空间问题数据摘录:
————

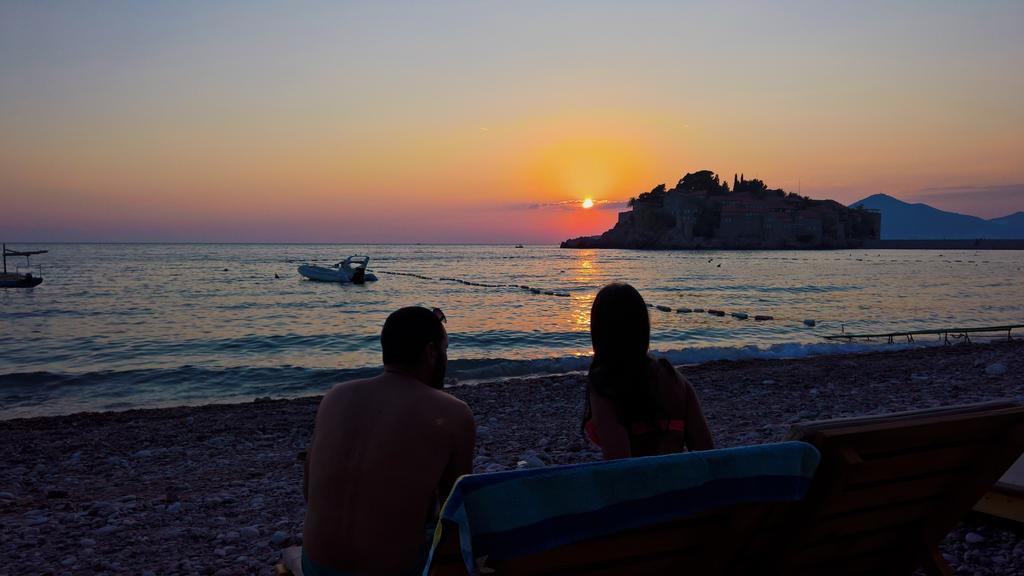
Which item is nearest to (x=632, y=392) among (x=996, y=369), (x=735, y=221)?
(x=996, y=369)

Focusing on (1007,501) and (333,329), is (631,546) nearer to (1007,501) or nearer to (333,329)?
(1007,501)

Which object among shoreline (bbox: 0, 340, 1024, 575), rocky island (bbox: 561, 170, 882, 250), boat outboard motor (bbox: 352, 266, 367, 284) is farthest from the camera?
rocky island (bbox: 561, 170, 882, 250)

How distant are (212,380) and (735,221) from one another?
152765mm

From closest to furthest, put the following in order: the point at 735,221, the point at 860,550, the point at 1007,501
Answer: the point at 860,550, the point at 1007,501, the point at 735,221

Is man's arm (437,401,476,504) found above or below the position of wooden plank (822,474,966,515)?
above

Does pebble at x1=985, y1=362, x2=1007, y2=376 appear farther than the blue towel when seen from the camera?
Yes

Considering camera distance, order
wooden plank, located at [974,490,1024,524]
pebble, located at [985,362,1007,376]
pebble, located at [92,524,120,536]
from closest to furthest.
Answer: wooden plank, located at [974,490,1024,524], pebble, located at [92,524,120,536], pebble, located at [985,362,1007,376]

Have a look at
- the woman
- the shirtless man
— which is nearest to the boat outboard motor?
the woman

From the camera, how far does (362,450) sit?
220 cm

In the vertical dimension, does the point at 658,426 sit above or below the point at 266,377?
above

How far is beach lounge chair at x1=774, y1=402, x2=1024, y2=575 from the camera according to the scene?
2160 mm

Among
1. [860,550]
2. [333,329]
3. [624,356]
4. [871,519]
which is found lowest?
[333,329]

————

- [任务说明]:
把以上全部数据改写成 JSON 字符串列表，每行对应一个字符串，空行不计。图片占位行不要放进结果。

- [练习结果]:
[
  "Which item is nearest to (x=632, y=392) among (x=996, y=369), (x=735, y=221)?",
  "(x=996, y=369)",
  "Focusing on (1007,501) and (333,329), is (631,546) nearer to (1007,501) or nearer to (333,329)?",
  "(1007,501)",
  "Which object among shoreline (bbox: 0, 340, 1024, 575), rocky island (bbox: 561, 170, 882, 250), boat outboard motor (bbox: 352, 266, 367, 284) is farthest from the camera?",
  "rocky island (bbox: 561, 170, 882, 250)",
  "How distant are (212,380) and (735,221) from one another?",
  "152765mm",
  "From closest to furthest, put the following in order: the point at 735,221, the point at 860,550, the point at 1007,501",
  "Answer: the point at 860,550, the point at 1007,501, the point at 735,221",
  "Is man's arm (437,401,476,504) found above or below the position of wooden plank (822,474,966,515)?",
  "above",
  "Does pebble at x1=985, y1=362, x2=1007, y2=376 appear farther than the blue towel when seen from the camera?",
  "Yes",
  "Considering camera distance, order",
  "wooden plank, located at [974,490,1024,524]",
  "pebble, located at [985,362,1007,376]",
  "pebble, located at [92,524,120,536]",
  "from closest to furthest.",
  "Answer: wooden plank, located at [974,490,1024,524], pebble, located at [92,524,120,536], pebble, located at [985,362,1007,376]",
  "Have a look at",
  "- the woman",
  "- the shirtless man",
  "— which is nearest to the boat outboard motor?",
  "the woman",
  "From the camera, how far does (362,450) sit?",
  "220 cm",
  "In the vertical dimension, does the point at 658,426 sit above or below the point at 266,377?",
  "above",
  "How far is beach lounge chair at x1=774, y1=402, x2=1024, y2=575 from the camera according to the scene?",
  "2160 mm",
  "Among",
  "1. [860,550]",
  "2. [333,329]",
  "3. [624,356]",
  "4. [871,519]",
  "which is found lowest?",
  "[333,329]"
]